Verwaltungsnutzung für „längeren Zeitraum“
Von Roenne-Styra erklärt, das gesamte Ex-Krankenhaus eigne sich für Büros und solle nun auch „für einen längeren Zeitraum“ so genutzt werden. Bis 2022 war die Diözesanverwaltung eingemietet. Ab April 2022 zog die Regierung ins zweite Obergeschoss ein – „übergangsweise“, hieß es damals. Aktuell hat die Behörde Sprecherin Kathrin Kammermeier zufolge 1053 Quadratmeter und damit den kompletten zweiten Stock angemietet – und zwar bis Ende 2025. Nun habe die Regierung Bedarf an weiteren großen Flächen, sagt von Roenne-Styra, wofür sich die Stiftung beworben habe. Das Verfahren laufe aber noch.

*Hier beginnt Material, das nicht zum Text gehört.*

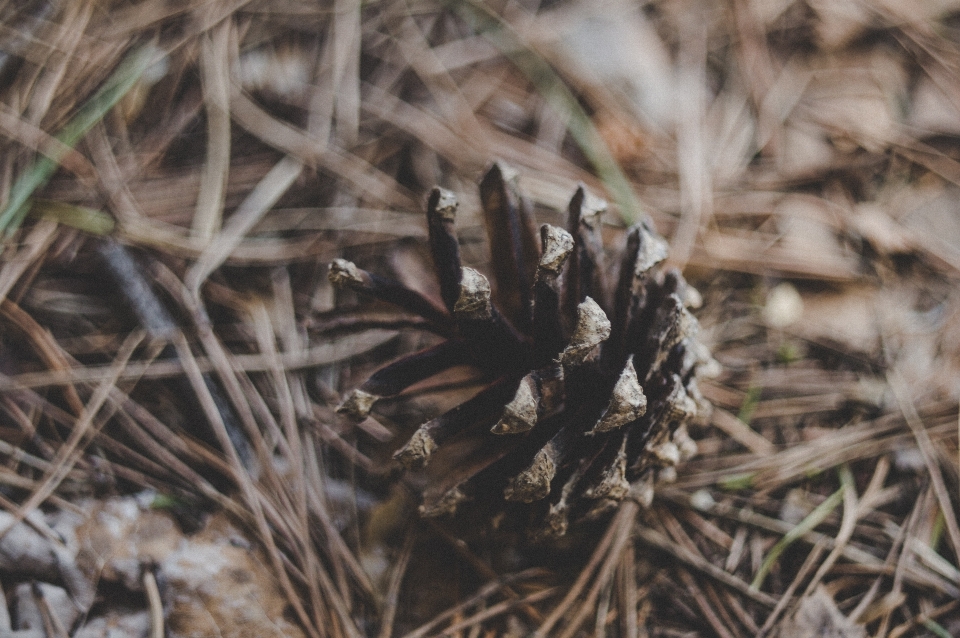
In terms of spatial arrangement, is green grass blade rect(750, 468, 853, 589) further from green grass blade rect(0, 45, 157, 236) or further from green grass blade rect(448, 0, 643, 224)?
green grass blade rect(0, 45, 157, 236)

Die Mitglieder des Stiftungsausschusses aus der Kommunalpolitik verfolgen den Umgang mit der Immobilie kritisch. Grünen-Stadträtin Wiebke Richter sagt über den Plan für die nächsten zehn Jahre: „Ich bin nicht dafür, dass es eine dauerhafte Lösung ist.“ Für Büros sei das Gebäude zu wertvoll. Richter hatte sich in der Vergangenheit für eine Zwischennutzung durch Vereine eingesetzt; das wurde aber als zu aufwendig verworfen. CSU-Stiftungsrätin Ellen Bogner betont, es sei wichtig, dass die Stiftung einzelne Bauabschnitte in Angriff nehme. „Ich würde mir wünschen, dass jetzt schnell was passiert.“
Brücke-Vertreter Joachim Wolbergs hat diesbezüglich keine Hoffnung. Die Verlängerung der Nutzungsänderung bedeute, „in den zehn nächsten Jahren passiert nichts“. Er erklärt: „Ich habe immer die Meinung vertreten, dass ins Evangelische Krankenhaus das dritte Rathaus soll. Alles andere finde ich nicht in Ordnung.“ Die Stadt aber wolle das alte Rewag-Gebäude als Standort, das Ex-Krankenhaus sei angeblich zu klein. Er sehe das anders.